#### Material supplied ####

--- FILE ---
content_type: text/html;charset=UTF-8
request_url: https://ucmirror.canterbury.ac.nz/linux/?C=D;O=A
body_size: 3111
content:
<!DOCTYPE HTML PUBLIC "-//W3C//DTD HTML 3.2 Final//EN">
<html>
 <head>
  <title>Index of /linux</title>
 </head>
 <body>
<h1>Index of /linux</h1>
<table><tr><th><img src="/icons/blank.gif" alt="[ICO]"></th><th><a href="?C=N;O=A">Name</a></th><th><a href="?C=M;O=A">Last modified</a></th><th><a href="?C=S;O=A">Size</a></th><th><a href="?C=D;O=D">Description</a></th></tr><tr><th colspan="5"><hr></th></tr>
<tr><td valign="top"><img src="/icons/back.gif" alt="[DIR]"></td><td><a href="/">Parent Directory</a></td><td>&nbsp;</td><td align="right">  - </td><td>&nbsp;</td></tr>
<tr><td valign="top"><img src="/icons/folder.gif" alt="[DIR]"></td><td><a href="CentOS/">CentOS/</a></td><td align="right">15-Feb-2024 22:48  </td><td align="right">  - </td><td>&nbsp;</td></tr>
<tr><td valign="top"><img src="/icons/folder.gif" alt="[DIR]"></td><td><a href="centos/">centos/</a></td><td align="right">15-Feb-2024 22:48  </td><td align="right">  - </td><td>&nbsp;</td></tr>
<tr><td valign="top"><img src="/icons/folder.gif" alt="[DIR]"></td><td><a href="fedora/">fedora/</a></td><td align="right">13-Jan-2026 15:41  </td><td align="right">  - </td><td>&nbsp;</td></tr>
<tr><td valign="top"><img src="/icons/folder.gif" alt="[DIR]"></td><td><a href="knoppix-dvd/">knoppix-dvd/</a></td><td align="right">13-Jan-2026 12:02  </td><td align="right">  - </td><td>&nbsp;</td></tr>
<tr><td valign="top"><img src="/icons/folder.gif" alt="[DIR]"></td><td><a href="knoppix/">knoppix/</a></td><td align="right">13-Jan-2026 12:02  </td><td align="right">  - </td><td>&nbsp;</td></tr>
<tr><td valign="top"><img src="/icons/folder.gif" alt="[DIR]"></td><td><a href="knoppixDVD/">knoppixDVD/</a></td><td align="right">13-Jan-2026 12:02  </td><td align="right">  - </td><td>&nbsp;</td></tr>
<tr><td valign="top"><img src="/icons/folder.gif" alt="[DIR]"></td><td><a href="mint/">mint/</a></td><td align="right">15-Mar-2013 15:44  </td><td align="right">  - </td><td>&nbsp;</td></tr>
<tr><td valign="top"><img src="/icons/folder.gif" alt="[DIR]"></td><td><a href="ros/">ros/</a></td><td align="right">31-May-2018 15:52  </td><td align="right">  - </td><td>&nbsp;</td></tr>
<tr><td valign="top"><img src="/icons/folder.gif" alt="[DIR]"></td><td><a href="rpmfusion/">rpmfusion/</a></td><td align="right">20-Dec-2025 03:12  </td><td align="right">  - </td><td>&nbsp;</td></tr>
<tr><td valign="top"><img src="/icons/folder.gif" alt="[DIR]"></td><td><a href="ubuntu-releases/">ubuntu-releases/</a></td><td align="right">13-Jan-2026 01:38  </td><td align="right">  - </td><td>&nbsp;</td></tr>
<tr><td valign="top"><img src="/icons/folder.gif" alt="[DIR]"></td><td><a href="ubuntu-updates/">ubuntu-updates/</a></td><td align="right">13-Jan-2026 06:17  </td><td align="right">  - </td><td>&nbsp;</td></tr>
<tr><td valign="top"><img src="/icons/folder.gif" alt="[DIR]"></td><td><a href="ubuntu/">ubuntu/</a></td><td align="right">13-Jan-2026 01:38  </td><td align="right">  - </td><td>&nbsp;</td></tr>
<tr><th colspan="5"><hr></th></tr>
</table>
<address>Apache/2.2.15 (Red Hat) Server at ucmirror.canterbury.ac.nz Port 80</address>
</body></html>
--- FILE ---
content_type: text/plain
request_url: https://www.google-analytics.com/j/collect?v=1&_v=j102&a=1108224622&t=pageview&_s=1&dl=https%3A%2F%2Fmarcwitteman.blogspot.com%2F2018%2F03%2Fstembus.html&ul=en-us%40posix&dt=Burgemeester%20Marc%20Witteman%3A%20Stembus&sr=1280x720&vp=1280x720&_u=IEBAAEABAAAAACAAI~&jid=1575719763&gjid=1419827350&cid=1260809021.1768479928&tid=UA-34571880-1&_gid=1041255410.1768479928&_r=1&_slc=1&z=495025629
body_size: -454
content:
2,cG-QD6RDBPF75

####

The task: Reproduce the material word for word. Leave nothing out.

Final answer:
--- FILE ---
content_type: text/html;charset=UTF-8
request_url: https://ucmirror.canterbury.ac.nz/linux/?C=D;O=A
body_size: 3111
content:
<!DOCTYPE HTML PUBLIC "-//W3C//DTD HTML 3.2 Final//EN">
<html>
 <head>
  <title>Index of /linux</title>
 </head>
 <body>
<h1>Index of /linux</h1>
<table><tr><th><img src="/icons/blank.gif" alt="[ICO]"></th><th><a href="?C=N;O=A">Name</a></th><th><a href="?C=M;O=A">Last modified</a></th><th><a href="?C=S;O=A">Size</a></th><th><a href="?C=D;O=D">Description</a></th></tr><tr><th colspan="5"><hr></th></tr>
<tr><td valign="top"><img src="/icons/back.gif" alt="[DIR]"></td><td><a href="/">Parent Directory</a></td><td>&nbsp;</td><td align="right">  - </td><td>&nbsp;</td></tr>
<tr><td valign="top"><img src="/icons/folder.gif" alt="[DIR]"></td><td><a href="CentOS/">CentOS/</a></td><td align="right">15-Feb-2024 22:48  </td><td align="right">  - </td><td>&nbsp;</td></tr>
<tr><td valign="top"><img src="/icons/folder.gif" alt="[DIR]"></td><td><a href="centos/">centos/</a></td><td align="right">15-Feb-2024 22:48  </td><td align="right">  - </td><td>&nbsp;</td></tr>
<tr><td valign="top"><img src="/icons/folder.gif" alt="[DIR]"></td><td><a href="fedora/">fedora/</a></td><td align="right">13-Jan-2026 15:41  </td><td align="right">  - </td><td>&nbsp;</td></tr>
<tr><td valign="top"><img src="/icons/folder.gif" alt="[DIR]"></td><td><a href="knoppix-dvd/">knoppix-dvd/</a></td><td align="right">13-Jan-2026 12:02  </td><td align="right">  - </td><td>&nbsp;</td></tr>
<tr><td valign="top"><img src="/icons/folder.gif" alt="[DIR]"></td><td><a href="knoppix/">knoppix/</a></td><td align="right">13-Jan-2026 12:02  </td><td align="right">  - </td><td>&nbsp;</td></tr>
<tr><td valign="top"><img src="/icons/folder.gif" alt="[DIR]"></td><td><a href="knoppixDVD/">knoppixDVD/</a></td><td align="right">13-Jan-2026 12:02  </td><td align="right">  - </td><td>&nbsp;</td></tr>
<tr><td valign="top"><img src="/icons/folder.gif" alt="[DIR]"></td><td><a href="mint/">mint/</a></td><td align="right">15-Mar-2013 15:44  </td><td align="right">  - </td><td>&nbsp;</td></tr>
<tr><td valign="top"><img src="/icons/folder.gif" alt="[DIR]"></td><td><a href="ros/">ros/</a></td><td align="right">31-May-2018 15:52  </td><td align="right">  - </td><td>&nbsp;</td></tr>
<tr><td valign="top"><img src="/icons/folder.gif" alt="[DIR]"></td><td><a href="rpmfusion/">rpmfusion/</a></td><td align="right">20-Dec-2025 03:12  </td><td align="right">  - </td><td>&nbsp;</td></tr>
<tr><td valign="top"><img src="/icons/folder.gif" alt="[DIR]"></td><td><a href="ubuntu-releases/">ubuntu-releases/</a></td><td align="right">13-Jan-2026 01:38  </td><td align="right">  - </td><td>&nbsp;</td></tr>
<tr><td valign="top"><img src="/icons/folder.gif" alt="[DIR]"></td><td><a href="ubuntu-updates/">ubuntu-updates/</a></td><td align="right">13-Jan-2026 06:17  </td><td align="right">  - </td><td>&nbsp;</td></tr>
<tr><td valign="top"><img src="/icons/folder.gif" alt="[DIR]"></td><td><a href="ubuntu/">ubuntu/</a></td><td align="right">13-Jan-2026 01:38  </td><td align="right">  - </td><td>&nbsp;</td></tr>
<tr><th colspan="5"><hr></th></tr>
</table>
<address>Apache/2.2.15 (Red Hat) Server at ucmirror.canterbury.ac.nz Port 80</address>
</body></html>
--- FILE ---
content_type: text/plain
request_url: https://www.google-analytics.com/j/collect?v=1&_v=j102&a=1108224622&t=pageview&_s=1&dl=https%3A%2F%2Fmarcwitteman.blogspot.com%2F2018%2F03%2Fstembus.html&ul=en-us%40posix&dt=Burgemeester%20Marc%20Witteman%3A%20Stembus&sr=1280x720&vp=1280x720&_u=IEBAAEABAAAAACAAI~&jid=1575719763&gjid=1419827350&cid=1260809021.1768479928&tid=UA-34571880-1&_gid=1041255410.1768479928&_r=1&_slc=1&z=495025629
body_size: -454
content:
2,cG-QD6RDBPF75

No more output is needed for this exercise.